== Exercise prompt ==
Reproduce each of the following items word for word, keeping every line unchanged.

== Supplied entries ==
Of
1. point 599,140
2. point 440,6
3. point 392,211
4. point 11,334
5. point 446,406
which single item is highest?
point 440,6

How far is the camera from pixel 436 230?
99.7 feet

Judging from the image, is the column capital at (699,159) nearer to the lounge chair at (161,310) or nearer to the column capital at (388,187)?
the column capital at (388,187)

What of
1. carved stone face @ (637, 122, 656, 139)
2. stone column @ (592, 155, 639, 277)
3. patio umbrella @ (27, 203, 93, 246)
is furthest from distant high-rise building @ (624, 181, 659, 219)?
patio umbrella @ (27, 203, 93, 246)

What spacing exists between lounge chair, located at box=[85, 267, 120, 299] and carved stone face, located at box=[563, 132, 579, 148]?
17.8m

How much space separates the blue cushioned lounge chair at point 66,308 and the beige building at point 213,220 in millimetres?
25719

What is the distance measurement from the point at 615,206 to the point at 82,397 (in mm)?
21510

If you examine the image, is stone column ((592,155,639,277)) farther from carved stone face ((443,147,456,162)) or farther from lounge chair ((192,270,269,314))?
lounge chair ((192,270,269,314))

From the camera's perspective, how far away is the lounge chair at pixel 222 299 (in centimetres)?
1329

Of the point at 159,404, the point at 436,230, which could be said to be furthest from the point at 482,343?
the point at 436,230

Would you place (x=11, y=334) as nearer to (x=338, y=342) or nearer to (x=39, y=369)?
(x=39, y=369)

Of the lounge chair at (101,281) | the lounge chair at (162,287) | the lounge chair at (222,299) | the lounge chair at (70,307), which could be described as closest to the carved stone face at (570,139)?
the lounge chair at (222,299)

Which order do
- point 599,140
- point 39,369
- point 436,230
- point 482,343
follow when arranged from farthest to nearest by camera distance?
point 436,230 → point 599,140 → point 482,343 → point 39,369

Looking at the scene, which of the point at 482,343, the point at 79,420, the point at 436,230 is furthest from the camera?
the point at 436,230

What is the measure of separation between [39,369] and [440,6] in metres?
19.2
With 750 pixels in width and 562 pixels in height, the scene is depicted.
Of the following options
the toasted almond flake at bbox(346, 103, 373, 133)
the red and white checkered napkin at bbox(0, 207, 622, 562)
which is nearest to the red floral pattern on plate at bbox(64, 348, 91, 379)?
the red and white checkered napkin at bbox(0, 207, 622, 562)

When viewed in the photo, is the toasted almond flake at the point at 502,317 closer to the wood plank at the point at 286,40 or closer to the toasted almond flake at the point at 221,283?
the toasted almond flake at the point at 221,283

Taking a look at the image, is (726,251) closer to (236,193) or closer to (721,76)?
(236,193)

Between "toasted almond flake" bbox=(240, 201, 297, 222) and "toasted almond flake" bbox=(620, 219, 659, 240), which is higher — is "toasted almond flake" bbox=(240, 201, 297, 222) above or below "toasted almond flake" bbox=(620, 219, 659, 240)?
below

== Finished task ==
Of
1. point 599,140
2. point 440,6
3. point 392,211
4. point 11,334
5. point 446,406
which single item is highest?
point 440,6

How far is the camera from pixel 436 230?
99.7 feet

Judging from the image, is the column capital at (699,159) nearer to the lounge chair at (161,310) or nearer to the column capital at (388,187)?
the column capital at (388,187)

What of
1. carved stone face @ (637, 122, 656, 139)
2. stone column @ (592, 155, 639, 277)
3. patio umbrella @ (27, 203, 93, 246)
is furthest from distant high-rise building @ (624, 181, 659, 219)?
patio umbrella @ (27, 203, 93, 246)

What spacing exists between lounge chair, located at box=[85, 267, 120, 299] and carved stone face, located at box=[563, 132, 579, 148]?
17.8m

How much space separates the blue cushioned lounge chair at point 66,308 and the beige building at point 213,220 in millimetres?
25719

What is the distance measurement from the point at 615,206 to the point at 82,397 (in mm)?
21510

If you examine the image, is stone column ((592,155,639,277)) farther from carved stone face ((443,147,456,162)) or farther from lounge chair ((192,270,269,314))?
lounge chair ((192,270,269,314))

From the camera's perspective, how far away is the lounge chair at pixel 222 299 (in centimetres)?
1329

Of the point at 159,404, the point at 436,230, which could be said to be furthest from the point at 482,343?
the point at 436,230

Would you place (x=11, y=334) as nearer to (x=338, y=342) or nearer to (x=39, y=369)?
(x=39, y=369)

Of the lounge chair at (101,281) | the lounge chair at (162,287) | the lounge chair at (222,299) | the lounge chair at (70,307), which could be described as closest to the carved stone face at (570,139)?
the lounge chair at (222,299)

Which order do
- point 599,140
- point 39,369
- point 436,230
- point 482,343
follow when arranged from farthest to nearest by camera distance?
point 436,230 → point 599,140 → point 482,343 → point 39,369

Looking at the scene, which of the point at 482,343, the point at 79,420, the point at 436,230 is furthest from the camera?
the point at 436,230

What is the measure of separation between [39,369] and [440,6] in metres?
19.2
With 750 pixels in width and 562 pixels in height, the scene is depicted.
Of the following options
the toasted almond flake at bbox(346, 103, 373, 133)
the red and white checkered napkin at bbox(0, 207, 622, 562)
which is nearest to the red floral pattern on plate at bbox(64, 348, 91, 379)?
the red and white checkered napkin at bbox(0, 207, 622, 562)

When viewed in the photo, is the toasted almond flake at the point at 502,317 closer to the wood plank at the point at 286,40 or closer to the toasted almond flake at the point at 221,283?
the toasted almond flake at the point at 221,283

Taking a look at the image, is (726,251) closer to (236,193) or closer to (721,76)?
(236,193)

Between "toasted almond flake" bbox=(240, 201, 297, 222) and "toasted almond flake" bbox=(620, 219, 659, 240), which is higher — is "toasted almond flake" bbox=(240, 201, 297, 222) above or below "toasted almond flake" bbox=(620, 219, 659, 240)?
below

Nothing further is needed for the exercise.